Впрочем, еще раньше и помимо обращения безбожников к вере врожденный религиозный инстинкт и жажда религии, а вместе с тем ничтожество и несостоятельность безбожия обнаруживаются в странной склонности безбожников чем-нибудь заменить отвергнутую религию. Утративши настоящую религию, безбожники не могут искоренить в себе потребность иметь религию и выдумывают жалкие призраки ее. Так, безбожные французские революционеры конца прошлого века, отвергнувши Бога, сделали предметом поклонения богиню разума. He показывает ли это, что человек без религии жить не может, что отварившись от истинного Бога, он вынуждается создавать подобие Его, измышлять богов ложных, которым и поклоняется вместо Бога истинного, что отказавшись от истинной религии, он изобретает призрачную?

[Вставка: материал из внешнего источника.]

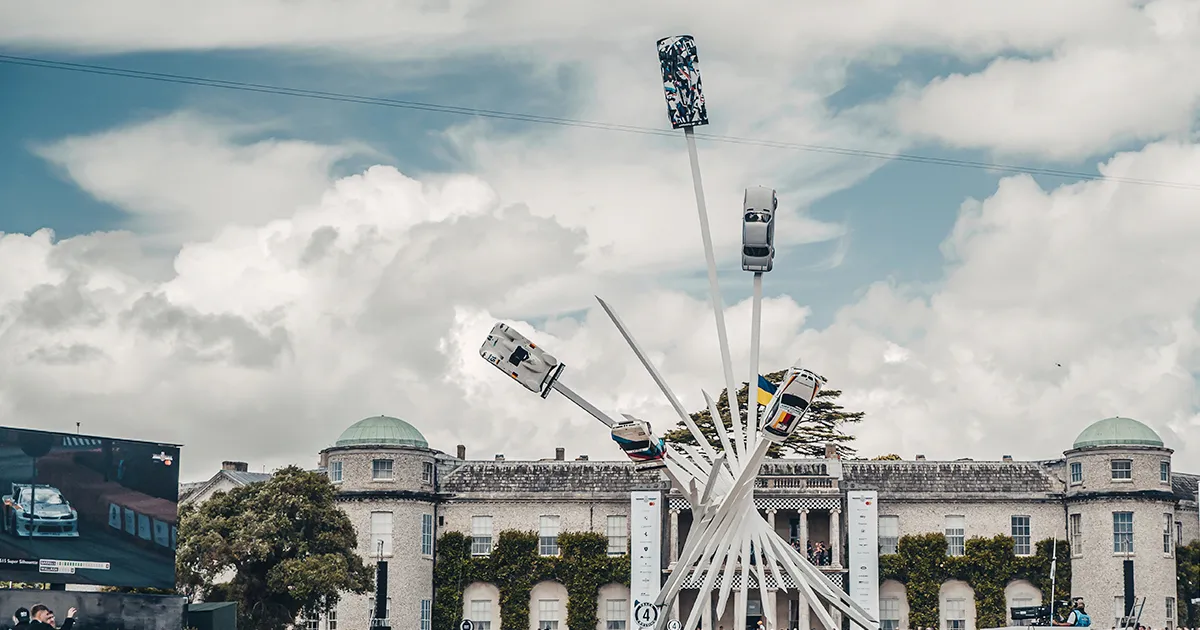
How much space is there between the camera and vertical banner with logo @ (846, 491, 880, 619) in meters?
72.2

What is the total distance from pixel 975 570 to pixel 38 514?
4091 cm

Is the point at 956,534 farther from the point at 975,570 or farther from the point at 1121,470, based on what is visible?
the point at 1121,470

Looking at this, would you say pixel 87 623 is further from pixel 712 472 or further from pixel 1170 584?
pixel 1170 584

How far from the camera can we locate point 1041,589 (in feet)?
244

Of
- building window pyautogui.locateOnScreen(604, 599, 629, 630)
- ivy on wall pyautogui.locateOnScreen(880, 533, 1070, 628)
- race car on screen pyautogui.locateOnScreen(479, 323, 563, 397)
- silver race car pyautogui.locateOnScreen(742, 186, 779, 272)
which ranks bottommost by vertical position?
building window pyautogui.locateOnScreen(604, 599, 629, 630)

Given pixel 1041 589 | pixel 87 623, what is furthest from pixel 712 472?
pixel 1041 589

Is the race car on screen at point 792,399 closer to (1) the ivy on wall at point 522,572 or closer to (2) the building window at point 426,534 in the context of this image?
(1) the ivy on wall at point 522,572

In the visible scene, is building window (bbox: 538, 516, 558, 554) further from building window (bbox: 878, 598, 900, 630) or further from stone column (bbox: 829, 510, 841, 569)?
building window (bbox: 878, 598, 900, 630)

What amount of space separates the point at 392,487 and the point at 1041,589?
29.1m

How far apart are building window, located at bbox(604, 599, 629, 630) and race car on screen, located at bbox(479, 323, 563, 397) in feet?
101

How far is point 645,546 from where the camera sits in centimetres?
7275

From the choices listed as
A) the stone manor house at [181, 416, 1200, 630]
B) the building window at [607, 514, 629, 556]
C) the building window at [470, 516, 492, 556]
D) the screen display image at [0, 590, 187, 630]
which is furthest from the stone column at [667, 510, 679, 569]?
the screen display image at [0, 590, 187, 630]

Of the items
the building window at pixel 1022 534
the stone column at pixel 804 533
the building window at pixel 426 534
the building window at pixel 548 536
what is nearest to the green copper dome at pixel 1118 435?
the building window at pixel 1022 534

He одни, опьяневшие и обезумевшие от кровопролития, французские демагоги сделали это: то же самое делают более рассудительные и ученые безбожники нашего времени. Обозвавши христианство религией устарелой, отживающей свой век и непригодной для той высокой ступени развития, до которой достигли современные образованные народы, и для еще более высоких ступеней совершенства, на которые человечество взойдет в будущем, они выдумали новую религию, которая, по их соображениям, в будущем заступит место христианства. Одни назвали эту новую религию религией будущего, горделиво предрекая этим названием ее широкое распространение в будущем; другие наименовали ее религией теантропической или же религией гуманизма, так как она состоит в обоготворении человека, человечности, человечества. Так, Огюст Конт, признавая человечество предметом религиозного поклонения и почитания, называет его великим существом, le grand être; Ренан провозглашает культ великих людей, гениев, для приготовления и деятельности которых должно служить и всем жертвовать все человечество; потребность религиозного почитания человека выражается и в учении английских пантеистов, а также у немецких пессимистов. А другие атеисты желают воздавать религиозное почитание природе, всему миру. Так, Д. Штраус требует, чтобы люди относились к вселенной с таким-же набожным почтением, с каким благочестивый человек старого пошиба относился к своему Богу.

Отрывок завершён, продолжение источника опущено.